New rheometer at ANPI

 ANPI is specialised in fire prevention. New extinguishing technologies increasingly use foam extinguishers instead of water only. This leads to new verification tests to ensure their performance.

This know-how is intended to be shared with wider applications such as engine lubricants, household liquids, paints, foodstuffs, etc.

1. Rheometer

Our ANPI laboratory acquired an Anton Paar rheometer (MCR 72) in 2022 for its platform for characterising the physico-chemical properties of materials.

This instrument allows us to perform viscosity measurements ranging from 10 mPa.s to 50,000 mPa.s and from -35°C to 150°C.

We can perform measurements on fluids and emulsifiers (foams) for quality control or R&D purposes such as oils, liquid soaps, paints, fire extinguishing agents, etc.

2. Viscosity measurement with a rheometer

2.1 Properties

Viscosity is one of the most important properties of a fluid, and is a key factor in determining the flow behaviour of a liquid, emulsifier (foam) or gas.

Viscosity is a measure of a fluid's resistance to flow and can be expressed as dynamic viscosity or kinematic viscosity.

The study of viscosity can help us understand how fluids behave under different conditions, such as temperature, pressure, shear rate and concentration. This knowledge can be used to design better products and processes for various industries such as motor oils or fire-fighting foams.

2.2 Newtonian Viscosity / Pseudoplastic Viscosity

Viscosity is one of the most important physico-chemical parameters to be taken into account when studying the behaviour of fluids (e.g. engine lubricants, fire fighting foams/emulsifiers, etc.).

In all cases, viscosity varies with temperature. Viscosity decreases as temperature increases, and vice versa.

Viscosity can also be a function of fluid speed and shear:

  1. Newtonian viscosity (sometimes called low viscosity)
  2. Pseudoplastic viscosity (non-Newtonian) - sometimes called high viscosity

The Newtonian viscosity remains constant regardless of the shear rate (fig. 1).

Viscosité Newtonienne

Figure 1: Newtonian viscosity as a function of temperature (°C)

The pseudoplastic viscosity decreases as the shear rate increases (Fig. 2).

Viscosité pseudo-plastique

Figure 2: Pseudoplastic viscosity as a function of temperature (°C)

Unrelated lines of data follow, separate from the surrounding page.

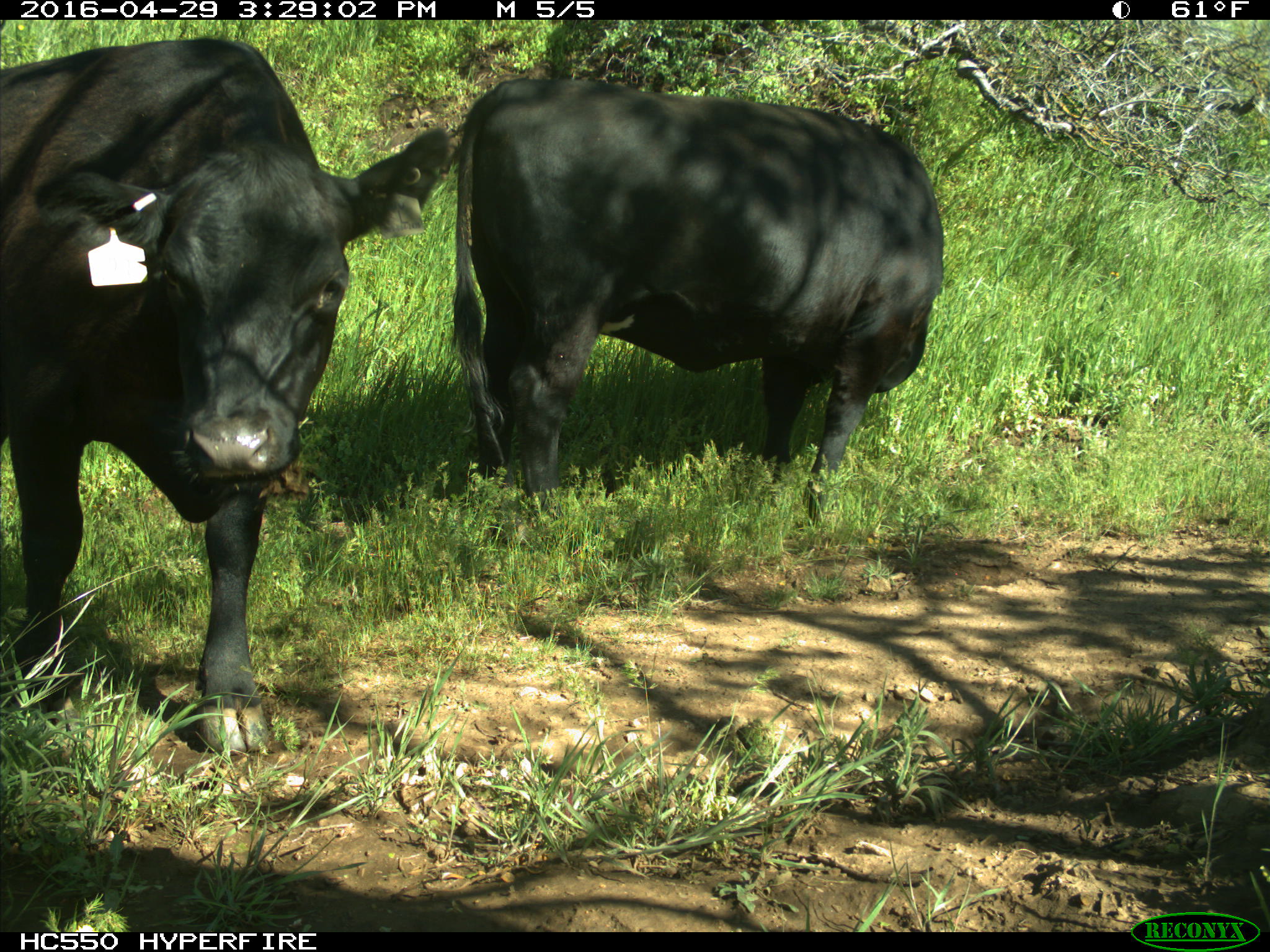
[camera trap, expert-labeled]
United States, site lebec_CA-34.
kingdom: Animalia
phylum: Chordata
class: Mammalia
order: Artiodactyla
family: Bovidae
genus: Bos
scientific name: Bos taurus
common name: domestic cow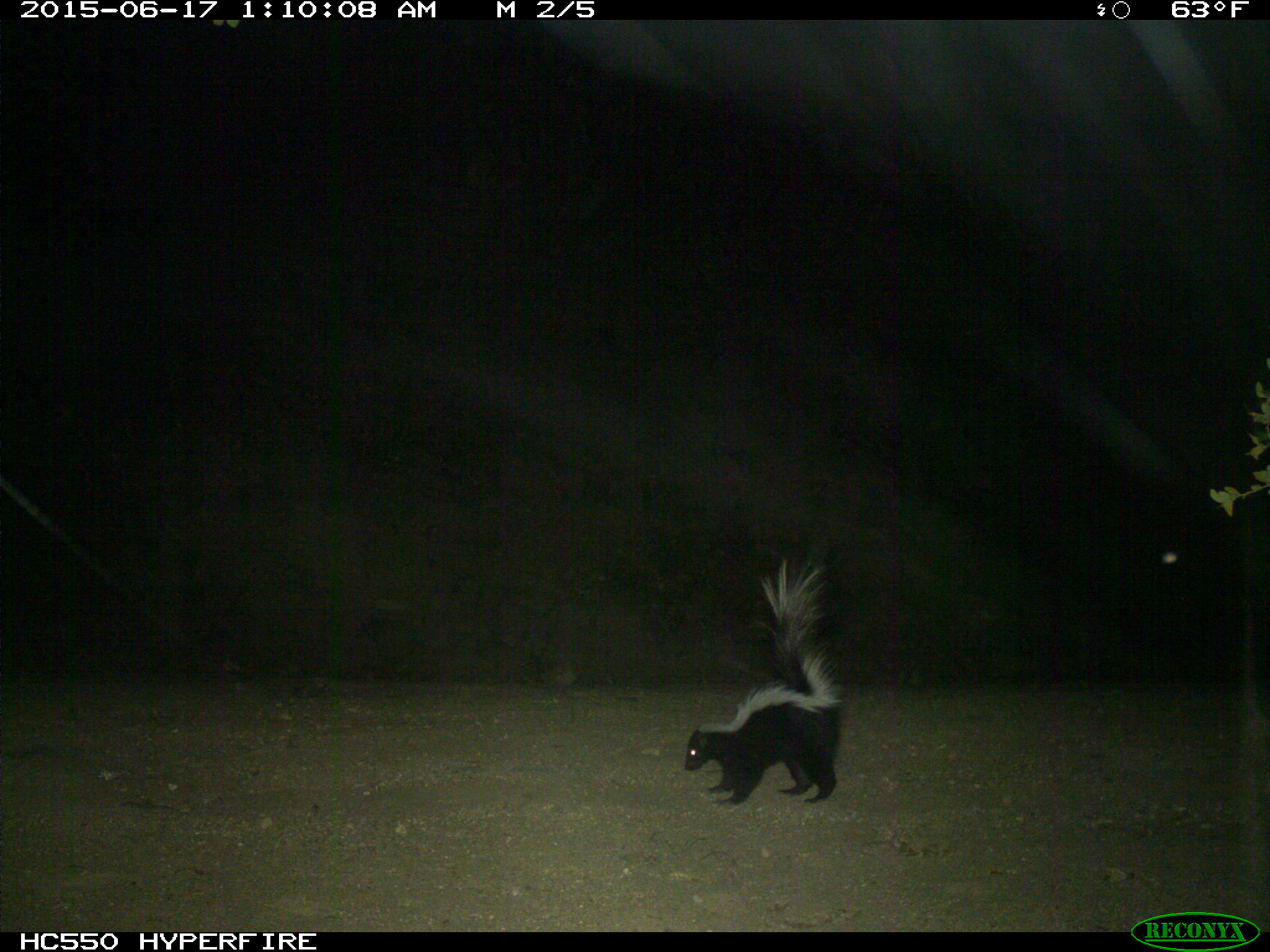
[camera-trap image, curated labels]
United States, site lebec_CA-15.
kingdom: Animalia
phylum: Chordata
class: Mammalia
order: Carnivora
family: Mephitidae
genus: Mephitis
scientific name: Mephitis mephitis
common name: striped skunk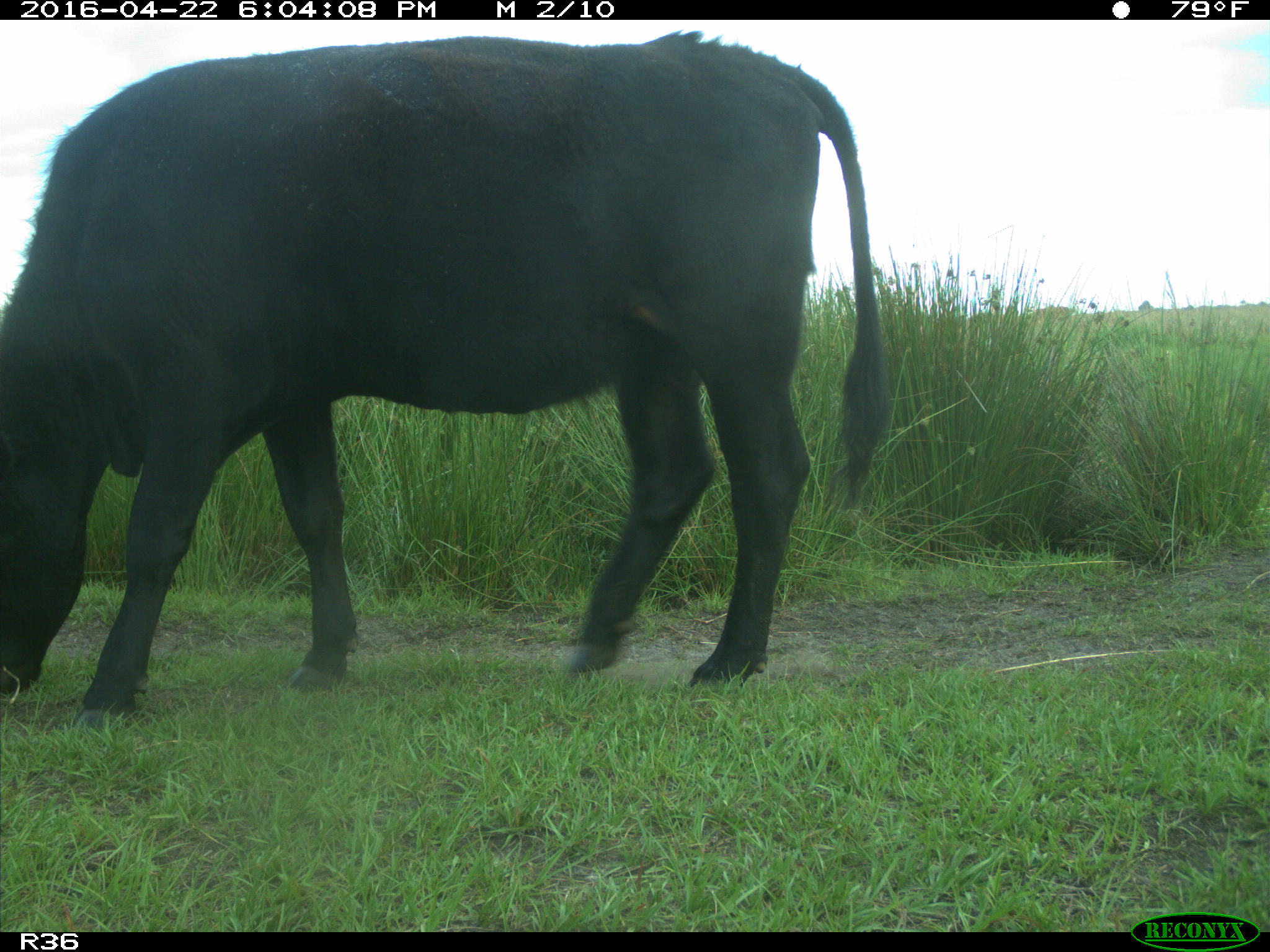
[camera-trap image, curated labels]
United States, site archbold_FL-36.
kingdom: Animalia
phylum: Chordata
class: Mammalia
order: Artiodactyla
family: Bovidae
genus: Bos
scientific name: Bos taurus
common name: domestic cow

Why and when to measure viscosity?

Viscosity must be determined at different stages in the life of a fluid or an emulsifier:

  • In the project phase, because it allows the choice of the type of fluid or emulsifier to be oriented, on the one hand according to the application (i.e. type of fire risk in the case of foam extinguishing agents) and on the other hand by taking into account its compatibility with the equipment using this fluid (i.e. a proportioner/mixer allowing the expansion of a foam).
  • In the operational phase, because monitoring the behaviour of the fluid or foam over time, particularly in terms of operational and storage conditions, makes it possible to be aware of possible deviations and to remedy them quickly. A fluid or emulsifier that becomes too viscous will have more difficulty moving through the system. Conversely, if it is too low-viscosity, it will move more easily. The risk of incompatibility with the equipment therefore becomes high and can hinder its optimal operation.

Standards and accreditations

Our ANPI laboratory is accredited EN ISO/IEC 17025 by BELAC (certificate number 003-TEST) to perform viscosity tests for ISO 3219 and NBN EN 1568-1/2/3/4. Of course, viscosity measurements outside the accreditation framework can always be performed according to the desired standards.